--- begin Reading passage ---

By Petrina D'Souza, 12 May, 2015 03:31 PM
  • INTRODUCING KARAN BAJAJ
For New York-based Karan Bajaj – author of best-selling contemporary novels, Keep Off the Grass (2008) and Johnny Gone Down (2010) – writing is an expression of his deepest ideas, and of thoughts that he can’t even articulate verbally to himself. 
 
Talking about his passion and interest for writing, he says, “Six years after leaving India for the first time and living a nomadic existence in Philippines, Singapore, Europe, and the US, I felt a deep stirring within me that I had stories to share and my own unique insight into the messy, glorious human condition. The need to express these ideas got me interested in writing. Over the last eight years, it’s been satisfying to see my writing evolve as my ideas have deepened.”
 
The Seeker, Karan’s first international novel, will be published by Penguin-Random House in India in June 2015, and worldwide in early 2016. The book follows a Manhattan-based investment banker who becomes a yogi in the Indian Himalayas. It was inspired by Karan’s one year spiritual sabbatical learning yoga in a South Indian ashram, meditating in complete silence in the Vedantic tradition in the Indian Himalayas and living as a Buddhist Monk in a Scottish monastery.
 
“The Seeker is a pulsating, contemporary take on man’s classic quest for transcendence. At its core, the book is a page-turning adventure story about a guy who goes from the dark underbelly of New York to hidden night markets in India to freezing caves in the Himalayas," describes Karan, further adding, “I hope people truly relate to Max’ (the protagonist) tremendous inner transformation.”
 
Karan is also a certified yoga teacher attached to the Sivananda Yoga Vedanta Center in New York, and calls himself a striving yogi. “The Yoga Sutras say that man’s purpose is first, evolution, then involution: An eagle in perfect rhythm flaps its wings high, then brings them down gracefully. If it kept flapping higher, its wings would break. If it always kept its wings down, it would never experience flight. So must we first push ourselves to stretch, grow and experience the world, then detach from it. That’s the heart of the yogic life, a life full of adventure, first without, then within,” says Karan, sharing his views on living a yogic life.

--- end Reading passage ---

→ **Stated exercise**:
According to the Karan Bajaj profile, what got him interested in writing? Answer in one to three sentences. The listing is not needed for this work.

--- begin Dataset extract ---

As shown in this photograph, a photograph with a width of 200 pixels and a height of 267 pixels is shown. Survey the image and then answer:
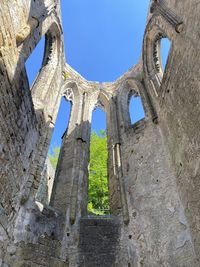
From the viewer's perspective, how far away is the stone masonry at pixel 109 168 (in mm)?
4324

--- end Dataset extract ---

→ **Response to this exercise**:
After leaving India and spending six years living a nomadic life in the Philippines, Singapore, Europe, and the US, he felt a deep stirring that he had stories to share and his own insight into the human condition. His need to express these ideas got him interested in writing.